Frozen shoulder, medically known as adhesive capsulitis is a condition associated with significant stiffness and pain around the shoulder joint. The condition is typically develops and resolves within 1-3 years, during this time muscles may become weaker due to atrophy.
Signs and Symptoms
Frozen shoulder is marked by the severity of stiffness of shoulder movements (actively and passively) especially in external rotation (rotation outwards). Sleep disturbance due to pain is common among patients with frozen shoulder. There are 3 stages to frozen shoulder
- Freezing stage. Increase in severity of symptoms. The shoulder starts to lose its range of motion. Pain also increases, especially during sudden movements
- Frozen stage. Shoulder becomes significantly stiff in any movement. Pain may begin to subside during this time
- Thawing stage. Range of motion begins to improve.
The primary cause of frozen shoulder is unknown, it can occur spontaneously. However, secondary frozen shoulder can occur after shoulder surgery or injury, when the shoulder has been immobilised for a sustained period of time.

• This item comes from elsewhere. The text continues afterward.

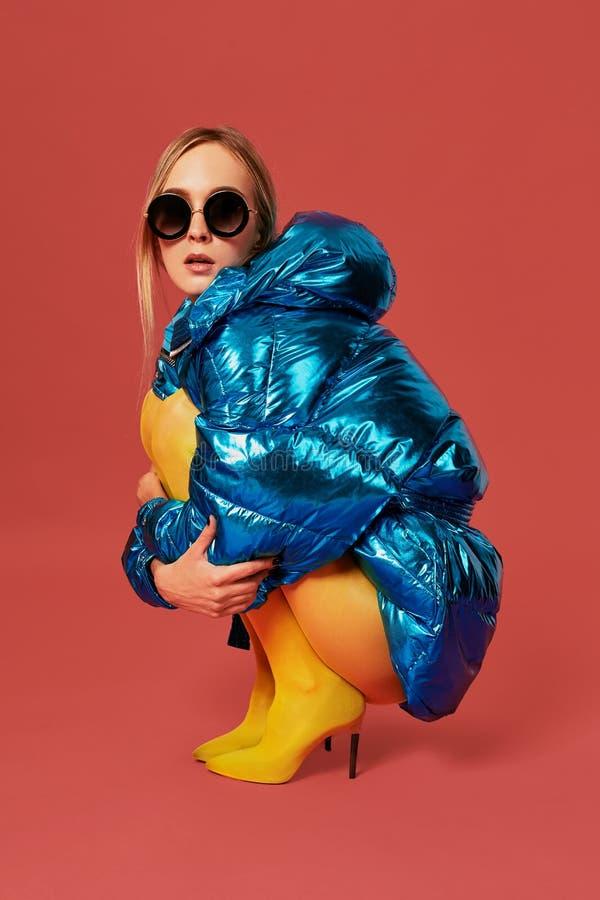 Den unga gulliga trevliga blonda flickan i blått omslag sitter i en foster- position i studio för kameran, röd bakgrund Slapp fok fotografering för bildbyråer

- post surgery (e.g rotator cuff repair, shoulder arthroplasty)
- Females > Males
- > 50 years old
- Diabetic patients
- After a stroke
The aim of physiotherapy for frozen shoulder is to control the pain and preserve range of motion and strength of the shoulder. Research has shown joint mobilisation and gentle exercise is the most effective treatment. Exercises such as pendullar swings, finger wall climbs and active assisted movements with ropes/pulley/bar. Joint mobilisation, gliding of the shoulder joint backwards can help with external rotation. Trigger point release of rotator cuffs (specifically subscapularis) and latissimus dorsi can also be helpful to reduce pain and increase range.
- Steroid injection
- Shoulder manipulation under anesthesia
Page et al. (2014). Manual therapy and exercise for adhesive capsulitis.
Page P. & Labbe. (2010). Adhesive capsulitis: use the evidence to integrate your interventions.